Gladwell also emphasises the power of peer pressure and social norms that shape our behaviours. He describes for example how highly charismatic evangelists bring change in people’s beliefs by creating communities to nurture such expressions. Small communities can be effective in reinforcing behaviours and magnifying peer pressures. However, Gladwell suggests that we begin to reach our intellectual and emotional capacity as groups cross the size of 150. In these cases, more complex hierarchies or structured clusters are needed to organise behaviours.

Innovators and laggards

It is also this interconnectedness of different social networks that enable ideas, innovations and behaviours to spread. Big movements often emerge from multiple smaller movements. Gladwell suggests that this is reminiscent of epidemic curves we see in technology diffusion and social movements. In the former example, technology migrates from the innovators and early adopters to the majority and laggards. The degree of communicative disconnect between the four groups can affect the pace of innovation diffusion. From this, we can see how agent’s contagiousness (e.g. connectors), stickiness (e.g. novelty) and context (e.g. economic conditions) come into play.

Irrational exuberance

Economist Robert Shiller shared a similar view to Gladwell in that epidemiology models are useful for studying the spread of ideas. This applies to financial markets as well by extension. Shiller describes in his book Irrational Exuberance how the combination of greed, financial experts (mavens & salespersons), social proof and the fear of missing out can enable investment fads to flourish. This can create a naturally occuring Ponzi scheme. This is where an initial increase in asset prices translates to an improvement in expectation, further fuelling demand, prices, expectations and so on.

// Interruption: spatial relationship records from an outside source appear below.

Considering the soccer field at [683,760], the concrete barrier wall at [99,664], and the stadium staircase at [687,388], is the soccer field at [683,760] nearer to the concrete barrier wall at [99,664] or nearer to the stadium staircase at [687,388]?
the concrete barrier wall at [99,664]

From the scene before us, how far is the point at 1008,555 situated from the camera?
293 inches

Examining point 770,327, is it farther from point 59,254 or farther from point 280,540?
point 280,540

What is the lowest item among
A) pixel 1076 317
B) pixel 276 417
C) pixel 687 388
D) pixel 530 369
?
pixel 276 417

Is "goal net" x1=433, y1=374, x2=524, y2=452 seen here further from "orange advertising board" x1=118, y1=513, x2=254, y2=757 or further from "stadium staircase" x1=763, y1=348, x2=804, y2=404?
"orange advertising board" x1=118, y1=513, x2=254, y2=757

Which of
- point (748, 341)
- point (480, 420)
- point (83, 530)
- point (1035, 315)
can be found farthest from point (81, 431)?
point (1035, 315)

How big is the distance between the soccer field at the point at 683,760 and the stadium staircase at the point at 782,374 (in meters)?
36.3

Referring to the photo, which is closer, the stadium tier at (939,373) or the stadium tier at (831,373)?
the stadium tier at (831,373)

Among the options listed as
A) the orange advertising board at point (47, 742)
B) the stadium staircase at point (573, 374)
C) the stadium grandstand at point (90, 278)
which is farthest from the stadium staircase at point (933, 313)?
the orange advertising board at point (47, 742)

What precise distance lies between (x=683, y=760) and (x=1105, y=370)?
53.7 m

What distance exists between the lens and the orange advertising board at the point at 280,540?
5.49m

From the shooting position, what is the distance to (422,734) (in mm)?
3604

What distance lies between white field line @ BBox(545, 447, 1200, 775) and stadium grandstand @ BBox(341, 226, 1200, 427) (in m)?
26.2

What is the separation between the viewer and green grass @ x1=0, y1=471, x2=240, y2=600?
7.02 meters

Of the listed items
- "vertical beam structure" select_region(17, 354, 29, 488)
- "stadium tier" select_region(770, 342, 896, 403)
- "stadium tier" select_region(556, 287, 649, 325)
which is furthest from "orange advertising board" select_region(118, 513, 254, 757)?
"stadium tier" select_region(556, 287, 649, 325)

The tipping point occurs when the majority join the fray and the news media reinforces the narrative. During these spells, people will justify their behaviours with arguments that this time is different. However, as financial history would tell us, such behaviours today are likely no different from decades or centuries past. From the tulip mania in 1637, to the Dot Com Bubble of the late 1990s, we can see how easy it is under the right conditions for ideas and fads to spread like wildfire.